While vaccination eradicated smallpox worldwide in 1980, monkeypox persists in a number of Central and West African countries and has occasionally appeared elsewhere. The World Health Organization (WHO) has identified two distinct clades: the West African clade and the Congo Basin clade, also known as the Central African clade.
Zoonotic illness
Monkeypox is a zoonosis, or a disease spread from infected animals to humans. According to the WHO, cases occur near tropical rainforests inhabited by virus-carrying animals. Infection with the monkeypox virus has been found in squirrels, Gambian poached rats, dormice, and some monkey species.

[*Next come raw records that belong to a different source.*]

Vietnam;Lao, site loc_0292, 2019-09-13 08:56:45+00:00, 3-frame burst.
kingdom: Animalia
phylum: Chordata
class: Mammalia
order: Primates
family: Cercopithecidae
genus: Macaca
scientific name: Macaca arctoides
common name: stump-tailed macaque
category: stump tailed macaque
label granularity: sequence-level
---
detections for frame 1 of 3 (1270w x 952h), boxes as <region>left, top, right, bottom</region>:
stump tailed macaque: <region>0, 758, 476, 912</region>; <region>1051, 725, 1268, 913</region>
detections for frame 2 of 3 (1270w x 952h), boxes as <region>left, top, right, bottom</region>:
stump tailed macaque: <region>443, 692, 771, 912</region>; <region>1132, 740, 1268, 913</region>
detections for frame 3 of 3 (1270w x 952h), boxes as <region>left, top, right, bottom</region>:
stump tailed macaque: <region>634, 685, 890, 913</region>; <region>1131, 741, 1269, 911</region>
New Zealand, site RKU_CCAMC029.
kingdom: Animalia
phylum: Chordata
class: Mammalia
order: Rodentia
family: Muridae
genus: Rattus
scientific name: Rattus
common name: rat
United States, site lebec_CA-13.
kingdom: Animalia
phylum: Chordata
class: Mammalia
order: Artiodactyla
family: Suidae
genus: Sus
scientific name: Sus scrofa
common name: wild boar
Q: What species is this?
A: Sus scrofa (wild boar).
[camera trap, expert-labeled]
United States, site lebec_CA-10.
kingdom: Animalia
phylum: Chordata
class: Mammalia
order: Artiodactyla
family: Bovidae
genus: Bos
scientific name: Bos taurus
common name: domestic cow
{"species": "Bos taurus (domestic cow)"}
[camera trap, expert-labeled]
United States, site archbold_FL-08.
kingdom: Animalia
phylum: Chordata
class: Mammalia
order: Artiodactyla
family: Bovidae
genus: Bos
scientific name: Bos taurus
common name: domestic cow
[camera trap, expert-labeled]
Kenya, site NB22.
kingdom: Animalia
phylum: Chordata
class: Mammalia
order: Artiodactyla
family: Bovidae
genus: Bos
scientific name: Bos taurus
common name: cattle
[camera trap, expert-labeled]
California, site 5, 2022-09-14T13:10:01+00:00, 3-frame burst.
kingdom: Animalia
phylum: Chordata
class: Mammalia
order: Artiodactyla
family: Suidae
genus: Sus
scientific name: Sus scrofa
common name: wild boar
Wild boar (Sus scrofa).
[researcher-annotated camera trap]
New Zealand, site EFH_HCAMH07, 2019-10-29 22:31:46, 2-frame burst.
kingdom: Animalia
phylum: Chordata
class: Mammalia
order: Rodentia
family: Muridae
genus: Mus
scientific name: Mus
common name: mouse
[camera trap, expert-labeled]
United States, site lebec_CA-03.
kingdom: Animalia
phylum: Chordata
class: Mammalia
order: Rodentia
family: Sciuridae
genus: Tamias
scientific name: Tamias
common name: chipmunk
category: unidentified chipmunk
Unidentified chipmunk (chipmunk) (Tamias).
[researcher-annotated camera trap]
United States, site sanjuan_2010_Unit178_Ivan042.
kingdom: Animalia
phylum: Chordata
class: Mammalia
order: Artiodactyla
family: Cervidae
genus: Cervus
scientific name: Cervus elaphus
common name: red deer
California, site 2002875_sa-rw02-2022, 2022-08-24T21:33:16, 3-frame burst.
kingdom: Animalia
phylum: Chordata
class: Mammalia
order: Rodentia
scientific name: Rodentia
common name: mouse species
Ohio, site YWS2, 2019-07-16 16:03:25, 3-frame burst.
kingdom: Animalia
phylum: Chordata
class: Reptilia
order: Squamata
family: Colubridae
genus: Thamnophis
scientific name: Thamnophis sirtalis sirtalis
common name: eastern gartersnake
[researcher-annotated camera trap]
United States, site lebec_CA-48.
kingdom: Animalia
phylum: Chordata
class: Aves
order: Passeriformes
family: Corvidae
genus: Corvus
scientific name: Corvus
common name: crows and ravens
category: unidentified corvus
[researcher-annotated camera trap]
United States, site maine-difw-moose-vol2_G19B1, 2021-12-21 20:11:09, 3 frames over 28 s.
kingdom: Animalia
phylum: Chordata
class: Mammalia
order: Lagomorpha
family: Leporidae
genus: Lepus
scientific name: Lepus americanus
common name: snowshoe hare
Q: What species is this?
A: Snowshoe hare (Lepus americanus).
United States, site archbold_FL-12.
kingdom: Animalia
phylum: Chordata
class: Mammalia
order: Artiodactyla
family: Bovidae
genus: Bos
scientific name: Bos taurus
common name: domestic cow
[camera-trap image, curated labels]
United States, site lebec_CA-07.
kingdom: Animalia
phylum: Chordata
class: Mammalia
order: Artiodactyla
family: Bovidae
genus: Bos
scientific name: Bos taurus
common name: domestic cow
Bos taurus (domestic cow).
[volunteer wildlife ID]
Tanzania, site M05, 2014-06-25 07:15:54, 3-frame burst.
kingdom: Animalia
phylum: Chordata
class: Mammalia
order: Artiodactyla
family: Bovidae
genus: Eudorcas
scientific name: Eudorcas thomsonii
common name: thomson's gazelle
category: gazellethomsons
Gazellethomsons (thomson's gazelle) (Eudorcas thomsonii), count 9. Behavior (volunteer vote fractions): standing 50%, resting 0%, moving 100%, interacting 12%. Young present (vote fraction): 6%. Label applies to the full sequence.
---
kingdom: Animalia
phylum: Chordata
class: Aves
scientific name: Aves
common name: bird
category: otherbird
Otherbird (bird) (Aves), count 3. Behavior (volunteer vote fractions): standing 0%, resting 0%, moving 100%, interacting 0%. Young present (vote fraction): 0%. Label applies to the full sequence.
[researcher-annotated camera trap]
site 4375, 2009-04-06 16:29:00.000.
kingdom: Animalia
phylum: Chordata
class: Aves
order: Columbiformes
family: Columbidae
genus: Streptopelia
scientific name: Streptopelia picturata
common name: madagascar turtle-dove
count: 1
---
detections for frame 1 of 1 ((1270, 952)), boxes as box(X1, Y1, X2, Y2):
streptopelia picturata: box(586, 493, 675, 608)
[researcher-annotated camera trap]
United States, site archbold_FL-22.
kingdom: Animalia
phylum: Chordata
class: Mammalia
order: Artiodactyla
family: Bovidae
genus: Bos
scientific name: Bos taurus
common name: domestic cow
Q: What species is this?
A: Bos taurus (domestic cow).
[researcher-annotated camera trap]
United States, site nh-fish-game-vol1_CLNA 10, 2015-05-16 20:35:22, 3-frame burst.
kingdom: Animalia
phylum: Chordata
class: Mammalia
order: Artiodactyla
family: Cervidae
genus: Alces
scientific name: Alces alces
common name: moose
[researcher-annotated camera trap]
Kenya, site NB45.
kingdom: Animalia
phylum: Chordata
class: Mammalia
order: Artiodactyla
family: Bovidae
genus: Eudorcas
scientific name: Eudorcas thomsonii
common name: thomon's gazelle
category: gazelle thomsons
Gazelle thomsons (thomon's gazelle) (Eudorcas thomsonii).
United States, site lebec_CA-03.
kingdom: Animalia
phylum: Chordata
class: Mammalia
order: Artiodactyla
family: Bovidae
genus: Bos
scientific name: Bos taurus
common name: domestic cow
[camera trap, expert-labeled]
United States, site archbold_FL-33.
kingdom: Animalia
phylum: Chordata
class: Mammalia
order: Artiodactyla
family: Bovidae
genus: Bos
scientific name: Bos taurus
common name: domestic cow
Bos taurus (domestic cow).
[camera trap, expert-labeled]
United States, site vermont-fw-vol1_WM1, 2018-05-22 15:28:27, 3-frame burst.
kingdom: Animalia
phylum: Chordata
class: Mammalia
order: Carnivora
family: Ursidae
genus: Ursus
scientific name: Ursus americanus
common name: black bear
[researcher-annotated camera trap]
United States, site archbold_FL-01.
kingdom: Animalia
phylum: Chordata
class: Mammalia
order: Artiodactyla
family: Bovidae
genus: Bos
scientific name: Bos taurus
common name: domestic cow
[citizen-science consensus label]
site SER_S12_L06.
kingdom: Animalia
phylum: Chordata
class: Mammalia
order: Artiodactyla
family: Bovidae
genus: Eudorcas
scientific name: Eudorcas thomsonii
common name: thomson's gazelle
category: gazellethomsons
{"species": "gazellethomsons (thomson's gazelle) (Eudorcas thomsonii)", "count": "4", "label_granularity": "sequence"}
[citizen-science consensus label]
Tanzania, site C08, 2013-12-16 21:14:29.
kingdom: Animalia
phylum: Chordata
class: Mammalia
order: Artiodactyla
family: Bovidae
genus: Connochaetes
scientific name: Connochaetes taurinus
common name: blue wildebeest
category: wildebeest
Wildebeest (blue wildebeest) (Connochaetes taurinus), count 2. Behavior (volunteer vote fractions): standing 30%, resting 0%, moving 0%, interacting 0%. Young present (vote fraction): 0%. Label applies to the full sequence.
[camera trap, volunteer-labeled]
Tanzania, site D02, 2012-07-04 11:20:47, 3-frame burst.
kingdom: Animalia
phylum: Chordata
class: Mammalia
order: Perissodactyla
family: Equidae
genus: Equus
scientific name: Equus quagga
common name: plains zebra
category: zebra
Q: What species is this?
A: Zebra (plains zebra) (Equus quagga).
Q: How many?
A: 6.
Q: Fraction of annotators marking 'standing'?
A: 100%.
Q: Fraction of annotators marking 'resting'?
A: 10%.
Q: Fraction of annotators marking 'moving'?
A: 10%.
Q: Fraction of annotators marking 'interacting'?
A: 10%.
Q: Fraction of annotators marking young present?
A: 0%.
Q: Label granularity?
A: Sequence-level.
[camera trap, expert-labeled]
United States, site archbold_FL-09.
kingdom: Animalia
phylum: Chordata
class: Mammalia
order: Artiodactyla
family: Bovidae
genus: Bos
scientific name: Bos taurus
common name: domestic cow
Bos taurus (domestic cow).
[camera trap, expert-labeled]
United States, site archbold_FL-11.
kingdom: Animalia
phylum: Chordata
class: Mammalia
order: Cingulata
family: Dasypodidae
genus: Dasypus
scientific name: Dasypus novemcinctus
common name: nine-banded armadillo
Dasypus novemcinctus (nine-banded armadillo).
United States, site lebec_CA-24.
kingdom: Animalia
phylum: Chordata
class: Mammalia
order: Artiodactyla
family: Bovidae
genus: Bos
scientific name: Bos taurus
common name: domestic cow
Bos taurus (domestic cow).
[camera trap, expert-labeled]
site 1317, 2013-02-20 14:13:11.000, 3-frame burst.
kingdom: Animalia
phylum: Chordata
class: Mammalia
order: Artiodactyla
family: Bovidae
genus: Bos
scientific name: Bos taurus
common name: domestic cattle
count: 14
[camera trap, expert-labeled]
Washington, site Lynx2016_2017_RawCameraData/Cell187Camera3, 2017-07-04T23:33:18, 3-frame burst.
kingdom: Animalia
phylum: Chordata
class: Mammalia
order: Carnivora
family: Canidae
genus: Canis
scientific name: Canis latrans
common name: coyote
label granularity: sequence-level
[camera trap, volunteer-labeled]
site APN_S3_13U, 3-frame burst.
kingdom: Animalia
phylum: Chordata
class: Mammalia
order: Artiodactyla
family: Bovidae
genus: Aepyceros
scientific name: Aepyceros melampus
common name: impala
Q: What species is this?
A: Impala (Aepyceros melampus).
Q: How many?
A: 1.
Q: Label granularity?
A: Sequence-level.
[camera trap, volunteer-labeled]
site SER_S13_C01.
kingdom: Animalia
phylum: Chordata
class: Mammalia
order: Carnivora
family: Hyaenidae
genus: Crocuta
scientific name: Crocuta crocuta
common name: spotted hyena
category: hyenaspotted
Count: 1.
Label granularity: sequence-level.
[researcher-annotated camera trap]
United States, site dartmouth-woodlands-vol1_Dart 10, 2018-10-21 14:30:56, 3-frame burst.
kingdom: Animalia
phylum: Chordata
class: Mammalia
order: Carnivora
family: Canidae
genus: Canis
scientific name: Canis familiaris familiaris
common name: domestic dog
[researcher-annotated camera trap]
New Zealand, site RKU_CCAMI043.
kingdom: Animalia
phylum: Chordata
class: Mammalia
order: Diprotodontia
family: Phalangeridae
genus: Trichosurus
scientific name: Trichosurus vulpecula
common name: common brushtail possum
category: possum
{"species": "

Human-to-human transmission is, however, limited — the WHO reports that the longest documented chain of transmission is six generations long, implying that the last person infected in this chain was six links away from the original sick person. “It is important to stress that monkeypox does not easily spread between people, and the overall risk to the general public is very low,” Dr Colin Brown, Director of Clinical and Emerging Infections at the UK Health Security Agency (UKHSA), said on Saturday.
Treatment and symptoms
Monkeypox symptoms include fever, headache, muscle aches, backache, and exhaustion, according to the Centers for Disease Control and Prevention (CDC). It also causes swelling of the lymph nodes (lymphadenopathy), which smallpox does not. The WHO emphasises the importance of distinguishing monkeypox from chickenpox, measles, bacterial skin infections, scabies, syphilis, and medication-associated allergies.
Disease occurrence
According to the CDC’s monkeypox overview, the infection was first discovered in 1958 after two outbreaks of a pox-like disease in colonies of monkeys kept for research — thus the name “monkeypox.”
The first human case was discovered in the Democratic Republic of the Congo (DRC) in 1970, during a period of increased effort to eradicate smallpox.
So far, 15 countries on four continents have reported confirmed cases of monkeypox in humans, according to the WHO.
Locally acquired cases have been confirmed in the Democratic Republic of the Congo (where the infection is most prevalent), the Central African Republic, the Republic of the Congo, Gabon, Cameroon, Nigeria, Côte d’Ivoire, Liberia, and Sierra Leone.
Imported cases have been discovered in Africa’s South Sudan and Benin, as well as the United States, United Kingdom, Israel, and Singapore.